Testo riportato ▸

- - -

Un mese dopo il suo ritorno a casa, il pilota varesino ci porta in Arabia Saudita per ripercorrere con lui la sua prima Dakar e rivivere le emozioni che solo il deserto può regalare: «È quello che aspetti da tutta la vita...»

«Per correre la Dakar ci vogliono sacrifici, amore e follia»: il sogno su due ruote di Giovanni “Gianni” Stigliano

Un mese fa, era in Arabia Saudita, in mezzo al deserto, per inseguire un sogno che aveva nel cuore fin dall’infanzia. Oggi, Giovanni “Gianni” Stigliano, classe 1973, di Gorla Maggiore, racconta la sua esperienza come pilota della Dakar, rally che quest’anno ha raggiunto la sua 43° edizione.

Un’avventura vissuta a bordo di una Yahama WR 450 F, una moto non specifica da rally, ma da enduro, preparata per l’occasione e allestita con tutti gli accorgimenti, da un serbatoio per la benzina di capienza sufficiente, agli strumenti di navigazione, al kit per la manutenzione.

Su dodici tappe, Gianni ne ha corse sette, fino a quando un problema meccanico l’ha obbligato a tornare a casa. Quali emozioni ha provato mentre guidava? Come ha vissuto questa esperienza?

Ma soprattutto…com’è iniziata la sua storia?

C’era una volta… un futuro motociclista

Con un padre motociclista, era naturale, per un Gianni bambino, appassionarsi alle due ruote: «Mi ricordo i fine settimana con lui, quando portava me e mia sorella a fare qualche giro qui in zona. Mi ha trasmesso la libertà, il piacere di spostarsi con una moto».

La passione è cresciuta con lui - e con i buoni risultati scolastici, che gli hanno permesso di ottenere le prime moto -, è diventata parte della vita sua e della famiglia che ha costruito con sua moglie, al suo fianco anche durante i viaggi in giro per l’Europa.

- - -

Consegne ▸
1. Traduci in inglese questa frase dell'articolo sulla Dakar di Gianni Stigliano: "Su dodici tappe, Gianni ne ha corse sette, fino a quando un problema meccanico l'ha obbligato a tornare a casa."
2. Da quale comune viene Gianni Stigliano secondo l'articolo sulla Dakar di Gianni Stigliano?
3. Prosegui l'articolo sulla Dakar di Gianni Stigliano a partire dal punto in cui si ferma.

Un blocco di dati:
- - -

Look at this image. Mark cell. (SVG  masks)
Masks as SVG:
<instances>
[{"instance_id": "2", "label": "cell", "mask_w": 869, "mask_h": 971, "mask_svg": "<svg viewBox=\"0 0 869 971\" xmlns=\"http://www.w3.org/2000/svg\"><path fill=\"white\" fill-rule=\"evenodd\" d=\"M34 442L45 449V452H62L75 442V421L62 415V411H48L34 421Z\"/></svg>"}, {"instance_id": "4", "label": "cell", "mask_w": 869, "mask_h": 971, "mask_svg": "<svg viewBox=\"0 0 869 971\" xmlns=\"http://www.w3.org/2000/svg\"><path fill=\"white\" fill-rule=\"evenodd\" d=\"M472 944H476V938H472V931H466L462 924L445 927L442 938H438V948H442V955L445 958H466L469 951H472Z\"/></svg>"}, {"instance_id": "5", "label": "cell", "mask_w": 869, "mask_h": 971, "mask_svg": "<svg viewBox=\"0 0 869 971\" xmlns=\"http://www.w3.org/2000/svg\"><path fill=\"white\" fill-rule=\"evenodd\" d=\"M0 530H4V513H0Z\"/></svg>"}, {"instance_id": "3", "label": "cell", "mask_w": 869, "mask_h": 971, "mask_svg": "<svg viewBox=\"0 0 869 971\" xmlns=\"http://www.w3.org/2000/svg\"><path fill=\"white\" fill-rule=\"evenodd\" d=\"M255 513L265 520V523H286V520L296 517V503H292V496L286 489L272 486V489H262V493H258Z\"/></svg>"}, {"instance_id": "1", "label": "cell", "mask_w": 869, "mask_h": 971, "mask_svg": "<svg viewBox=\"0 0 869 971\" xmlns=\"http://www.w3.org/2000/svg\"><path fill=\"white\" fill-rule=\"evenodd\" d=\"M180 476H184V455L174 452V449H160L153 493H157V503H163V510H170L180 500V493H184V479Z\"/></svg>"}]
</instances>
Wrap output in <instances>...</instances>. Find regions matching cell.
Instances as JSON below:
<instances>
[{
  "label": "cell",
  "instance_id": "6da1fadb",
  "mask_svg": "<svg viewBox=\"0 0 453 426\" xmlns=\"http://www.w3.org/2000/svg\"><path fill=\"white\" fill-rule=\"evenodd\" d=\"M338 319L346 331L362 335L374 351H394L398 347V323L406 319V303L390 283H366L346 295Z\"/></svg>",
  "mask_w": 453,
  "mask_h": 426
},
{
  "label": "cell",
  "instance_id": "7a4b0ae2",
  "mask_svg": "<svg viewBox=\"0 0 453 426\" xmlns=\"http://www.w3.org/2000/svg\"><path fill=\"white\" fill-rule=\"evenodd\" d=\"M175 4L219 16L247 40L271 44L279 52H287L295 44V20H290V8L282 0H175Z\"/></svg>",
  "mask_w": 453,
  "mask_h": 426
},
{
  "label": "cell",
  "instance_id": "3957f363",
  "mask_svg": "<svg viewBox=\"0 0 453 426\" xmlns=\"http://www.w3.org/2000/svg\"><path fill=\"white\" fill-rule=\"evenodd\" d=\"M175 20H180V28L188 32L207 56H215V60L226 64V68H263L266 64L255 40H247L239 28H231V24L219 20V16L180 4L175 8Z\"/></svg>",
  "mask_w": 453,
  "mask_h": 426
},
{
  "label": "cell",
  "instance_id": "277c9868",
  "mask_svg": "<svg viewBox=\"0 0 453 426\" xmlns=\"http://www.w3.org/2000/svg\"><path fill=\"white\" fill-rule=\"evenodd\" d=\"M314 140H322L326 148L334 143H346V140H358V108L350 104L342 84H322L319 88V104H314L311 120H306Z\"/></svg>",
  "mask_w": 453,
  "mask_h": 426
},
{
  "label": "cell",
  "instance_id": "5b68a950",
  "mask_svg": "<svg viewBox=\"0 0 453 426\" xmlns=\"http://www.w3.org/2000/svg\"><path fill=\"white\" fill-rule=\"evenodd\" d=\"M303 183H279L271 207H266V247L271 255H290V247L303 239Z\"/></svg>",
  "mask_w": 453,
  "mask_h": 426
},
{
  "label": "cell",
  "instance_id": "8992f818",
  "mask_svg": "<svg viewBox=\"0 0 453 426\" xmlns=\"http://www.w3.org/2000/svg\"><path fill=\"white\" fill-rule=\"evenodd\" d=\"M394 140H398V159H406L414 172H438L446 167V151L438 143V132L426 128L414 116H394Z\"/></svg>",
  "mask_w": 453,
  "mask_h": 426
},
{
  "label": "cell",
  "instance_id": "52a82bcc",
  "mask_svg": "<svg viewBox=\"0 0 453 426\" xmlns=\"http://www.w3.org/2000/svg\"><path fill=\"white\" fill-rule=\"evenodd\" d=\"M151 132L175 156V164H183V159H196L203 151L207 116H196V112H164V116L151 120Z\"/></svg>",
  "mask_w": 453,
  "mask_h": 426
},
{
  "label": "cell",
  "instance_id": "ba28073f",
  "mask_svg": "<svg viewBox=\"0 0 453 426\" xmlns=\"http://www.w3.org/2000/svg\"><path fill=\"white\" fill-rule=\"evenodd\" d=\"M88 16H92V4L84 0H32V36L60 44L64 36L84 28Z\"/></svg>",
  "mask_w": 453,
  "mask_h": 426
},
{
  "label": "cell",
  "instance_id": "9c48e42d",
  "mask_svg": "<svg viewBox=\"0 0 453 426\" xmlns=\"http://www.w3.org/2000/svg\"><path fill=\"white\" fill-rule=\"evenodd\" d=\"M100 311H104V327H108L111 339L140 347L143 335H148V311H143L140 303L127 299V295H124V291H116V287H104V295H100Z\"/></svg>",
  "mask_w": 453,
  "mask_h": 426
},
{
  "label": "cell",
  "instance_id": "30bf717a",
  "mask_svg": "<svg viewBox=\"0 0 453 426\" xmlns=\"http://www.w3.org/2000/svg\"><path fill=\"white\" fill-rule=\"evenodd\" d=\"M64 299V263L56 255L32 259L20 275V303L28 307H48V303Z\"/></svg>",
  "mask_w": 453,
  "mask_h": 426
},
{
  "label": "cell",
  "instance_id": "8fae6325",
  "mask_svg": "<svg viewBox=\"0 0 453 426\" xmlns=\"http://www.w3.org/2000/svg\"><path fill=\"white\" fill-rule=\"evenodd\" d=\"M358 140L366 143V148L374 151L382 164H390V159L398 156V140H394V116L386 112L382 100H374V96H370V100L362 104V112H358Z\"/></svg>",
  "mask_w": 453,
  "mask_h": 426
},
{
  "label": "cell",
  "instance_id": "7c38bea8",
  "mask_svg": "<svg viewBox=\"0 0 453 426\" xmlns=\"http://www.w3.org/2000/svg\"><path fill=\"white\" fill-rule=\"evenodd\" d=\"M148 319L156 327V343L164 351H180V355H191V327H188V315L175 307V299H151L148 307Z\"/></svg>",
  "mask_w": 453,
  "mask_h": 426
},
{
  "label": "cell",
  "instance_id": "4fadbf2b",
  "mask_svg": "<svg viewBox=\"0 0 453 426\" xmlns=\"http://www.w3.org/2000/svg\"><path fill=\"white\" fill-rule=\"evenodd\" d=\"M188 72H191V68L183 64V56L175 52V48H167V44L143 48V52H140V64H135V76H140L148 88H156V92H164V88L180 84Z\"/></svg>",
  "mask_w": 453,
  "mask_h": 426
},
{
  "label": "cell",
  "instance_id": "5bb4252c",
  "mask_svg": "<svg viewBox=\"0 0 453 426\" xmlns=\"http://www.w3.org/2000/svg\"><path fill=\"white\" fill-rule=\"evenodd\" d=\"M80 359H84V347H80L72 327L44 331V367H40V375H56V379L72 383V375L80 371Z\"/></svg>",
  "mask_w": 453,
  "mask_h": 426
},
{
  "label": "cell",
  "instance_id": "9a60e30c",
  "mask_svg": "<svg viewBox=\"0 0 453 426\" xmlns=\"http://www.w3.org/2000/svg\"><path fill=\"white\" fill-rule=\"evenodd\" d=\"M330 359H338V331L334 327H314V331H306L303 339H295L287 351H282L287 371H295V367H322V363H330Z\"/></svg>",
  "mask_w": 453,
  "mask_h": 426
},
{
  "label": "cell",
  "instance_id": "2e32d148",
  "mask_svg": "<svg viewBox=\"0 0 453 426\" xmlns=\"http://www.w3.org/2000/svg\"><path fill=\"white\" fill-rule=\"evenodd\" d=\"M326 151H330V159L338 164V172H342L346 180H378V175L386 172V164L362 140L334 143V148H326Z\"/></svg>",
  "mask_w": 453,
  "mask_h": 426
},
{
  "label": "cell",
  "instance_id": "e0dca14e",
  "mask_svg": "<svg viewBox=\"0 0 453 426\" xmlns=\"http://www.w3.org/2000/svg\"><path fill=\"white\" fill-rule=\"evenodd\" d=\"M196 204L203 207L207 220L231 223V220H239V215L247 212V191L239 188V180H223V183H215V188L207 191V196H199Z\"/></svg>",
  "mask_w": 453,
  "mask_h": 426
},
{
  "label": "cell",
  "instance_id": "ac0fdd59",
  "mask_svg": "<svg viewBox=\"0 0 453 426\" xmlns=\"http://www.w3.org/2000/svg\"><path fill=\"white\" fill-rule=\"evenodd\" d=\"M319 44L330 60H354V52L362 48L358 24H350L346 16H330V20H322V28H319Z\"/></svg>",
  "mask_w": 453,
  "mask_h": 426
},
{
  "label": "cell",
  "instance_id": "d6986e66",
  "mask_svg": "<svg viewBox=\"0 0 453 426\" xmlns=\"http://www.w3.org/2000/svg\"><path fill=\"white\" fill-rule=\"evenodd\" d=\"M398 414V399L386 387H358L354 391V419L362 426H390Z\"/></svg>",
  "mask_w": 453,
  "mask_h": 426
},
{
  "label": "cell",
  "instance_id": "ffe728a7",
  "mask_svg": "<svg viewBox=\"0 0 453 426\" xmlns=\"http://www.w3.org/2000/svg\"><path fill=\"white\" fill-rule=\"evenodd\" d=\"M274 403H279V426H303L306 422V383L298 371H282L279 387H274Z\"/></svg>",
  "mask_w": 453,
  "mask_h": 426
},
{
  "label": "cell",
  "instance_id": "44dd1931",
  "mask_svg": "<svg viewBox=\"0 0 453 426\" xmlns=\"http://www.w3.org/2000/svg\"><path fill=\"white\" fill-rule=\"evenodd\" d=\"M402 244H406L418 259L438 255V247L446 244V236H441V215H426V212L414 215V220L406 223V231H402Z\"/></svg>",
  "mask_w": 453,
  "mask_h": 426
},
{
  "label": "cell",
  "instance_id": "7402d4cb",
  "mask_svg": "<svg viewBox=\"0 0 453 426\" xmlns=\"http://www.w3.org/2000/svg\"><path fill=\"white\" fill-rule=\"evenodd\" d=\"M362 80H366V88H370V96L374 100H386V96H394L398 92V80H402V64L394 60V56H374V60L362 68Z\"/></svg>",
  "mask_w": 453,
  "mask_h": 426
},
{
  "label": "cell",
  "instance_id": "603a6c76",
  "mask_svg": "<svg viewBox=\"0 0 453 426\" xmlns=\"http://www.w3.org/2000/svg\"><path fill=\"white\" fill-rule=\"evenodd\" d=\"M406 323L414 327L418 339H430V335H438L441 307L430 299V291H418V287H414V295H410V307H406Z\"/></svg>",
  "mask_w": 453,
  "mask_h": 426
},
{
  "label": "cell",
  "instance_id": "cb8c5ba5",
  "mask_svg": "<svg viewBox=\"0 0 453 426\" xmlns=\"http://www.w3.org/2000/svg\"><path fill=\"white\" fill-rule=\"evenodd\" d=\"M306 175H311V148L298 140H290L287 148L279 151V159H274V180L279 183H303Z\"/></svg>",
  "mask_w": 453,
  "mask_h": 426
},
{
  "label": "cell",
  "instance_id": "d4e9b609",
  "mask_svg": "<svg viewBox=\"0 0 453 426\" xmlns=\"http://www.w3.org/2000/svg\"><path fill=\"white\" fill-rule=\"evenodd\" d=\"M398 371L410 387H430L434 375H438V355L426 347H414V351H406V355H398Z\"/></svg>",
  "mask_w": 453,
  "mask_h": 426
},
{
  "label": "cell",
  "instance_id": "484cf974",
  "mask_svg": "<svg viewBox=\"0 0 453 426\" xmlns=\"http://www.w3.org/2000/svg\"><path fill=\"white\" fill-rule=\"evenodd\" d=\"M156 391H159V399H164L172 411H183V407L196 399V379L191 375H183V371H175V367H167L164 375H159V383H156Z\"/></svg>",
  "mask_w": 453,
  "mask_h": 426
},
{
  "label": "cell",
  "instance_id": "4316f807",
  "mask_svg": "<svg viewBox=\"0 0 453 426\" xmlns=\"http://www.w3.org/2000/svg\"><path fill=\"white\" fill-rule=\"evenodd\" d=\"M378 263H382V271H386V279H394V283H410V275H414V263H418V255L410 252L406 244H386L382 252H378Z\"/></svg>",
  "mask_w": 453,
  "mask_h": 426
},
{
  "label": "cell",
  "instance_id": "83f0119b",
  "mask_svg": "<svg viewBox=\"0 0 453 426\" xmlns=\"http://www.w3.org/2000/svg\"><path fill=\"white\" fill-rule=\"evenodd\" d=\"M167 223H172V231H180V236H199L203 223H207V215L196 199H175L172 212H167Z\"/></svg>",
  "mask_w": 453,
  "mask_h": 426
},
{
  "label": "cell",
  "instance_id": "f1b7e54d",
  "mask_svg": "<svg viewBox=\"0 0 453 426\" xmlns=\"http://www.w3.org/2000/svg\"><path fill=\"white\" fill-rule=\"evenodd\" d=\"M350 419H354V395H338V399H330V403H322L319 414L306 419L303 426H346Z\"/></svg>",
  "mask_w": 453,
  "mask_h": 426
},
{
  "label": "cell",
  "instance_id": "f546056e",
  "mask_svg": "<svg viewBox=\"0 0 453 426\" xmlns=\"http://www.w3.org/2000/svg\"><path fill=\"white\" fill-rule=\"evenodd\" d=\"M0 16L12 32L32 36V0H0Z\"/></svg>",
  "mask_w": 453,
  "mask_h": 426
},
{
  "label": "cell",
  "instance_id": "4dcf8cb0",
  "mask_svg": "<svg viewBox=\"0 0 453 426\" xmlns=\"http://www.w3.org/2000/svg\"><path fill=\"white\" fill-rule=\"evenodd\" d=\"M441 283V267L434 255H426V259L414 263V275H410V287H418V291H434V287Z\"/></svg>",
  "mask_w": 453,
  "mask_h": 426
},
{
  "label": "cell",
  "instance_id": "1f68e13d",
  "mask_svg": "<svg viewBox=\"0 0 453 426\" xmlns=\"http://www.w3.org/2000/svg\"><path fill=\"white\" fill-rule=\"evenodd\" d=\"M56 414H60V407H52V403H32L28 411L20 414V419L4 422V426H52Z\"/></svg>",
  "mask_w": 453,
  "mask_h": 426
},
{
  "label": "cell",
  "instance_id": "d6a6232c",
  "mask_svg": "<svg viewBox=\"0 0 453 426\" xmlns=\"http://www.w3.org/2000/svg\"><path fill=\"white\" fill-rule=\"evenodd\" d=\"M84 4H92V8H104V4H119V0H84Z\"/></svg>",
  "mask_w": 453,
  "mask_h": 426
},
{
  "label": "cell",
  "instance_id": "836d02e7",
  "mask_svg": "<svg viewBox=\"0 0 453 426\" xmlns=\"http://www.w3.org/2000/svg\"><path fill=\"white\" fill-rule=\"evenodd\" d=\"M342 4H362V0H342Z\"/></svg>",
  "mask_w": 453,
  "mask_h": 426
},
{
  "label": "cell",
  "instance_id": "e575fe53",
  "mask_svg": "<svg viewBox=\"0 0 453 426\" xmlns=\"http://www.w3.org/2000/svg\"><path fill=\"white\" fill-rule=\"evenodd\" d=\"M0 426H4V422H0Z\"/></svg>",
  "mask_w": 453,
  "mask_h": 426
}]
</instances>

- - -

Risposte per consegna ▸
1. Of twelve stages, Gianni rode seven, until a mechanical problem forced him to return home.

2. Viene da Gorla Maggiore.

3.
Certo, ogni vacanza, ogni giro in moto regala esperienze ed emozioni, ma mai quanto la Dakar, che Gianni ha iniziato a seguire fin dalle medie: «Ai tempi, in Italia era molto seguita, anche per i piloti che gareggiavano, c’erano trasmissioni dedicate, con servizi, aggiornamenti durante la gara. All’inizio, la Dakar era più che altro l’avventura di persone che si buttavano in spazi infiniti, con una navigazione approssimativa. Ho sempre sognato di partecipare anche io, ma non è una gara a cui ci si può semplicemente presentare e gareggiare, c’è una selezione, ci vuole un certo curriculum».

Proprio questo sogno, questo desiderio lo ha portato, circa sei anni fa, a iscriversi, per la prima volta, alla Dakar.

Dalle prime gare in tv, al sogno realizzato

«Allora, si correva in Sud America, ma il mio curriculum da pilota non era sufficiente, avrei dovuto rinunciare, oppure ritentare. È richiesto un certo budget per partecipare e, quando a fine settembre 2020 mi hanno comunicato che ero stato selezionato, è iniziata la corsa a reperire i fondi necessari, a rimettere in piedi la moto, è accaduto tutto in tempi molto stretti», racconta il pilota varesino, ripensando ai due mesi di “preparazione matta e disperatissima” per arrivare pronto a una gara che, di solito, richiede almeno un anno, un anno e mezzo di lavoro.

Bisogna partecipare a determinate gare, allenarsi dal punto di vista fisico e, ancora di più, mentale, mente e corpo devono correre insieme.

Per fortuna, «dopo un infortunio in una gara in Ungheria, mi sono dedicato a gare di endurance e altre attività sportive molto impegnative, ho migliorato tanto la concentrazione, ho fatto traversate importanti, sono stato in acqua per ore, ho attraversato lo Stretto di Messina, il Lago d’Orta, esperienze che mi hanno portato gran benefici anche per testare la concentrazione. Certo, ci sono momenti della giornata in cui non vedi l’ora di arrivare al bivacco, perché subentrano anche altri elementi, come il buio e il freddo».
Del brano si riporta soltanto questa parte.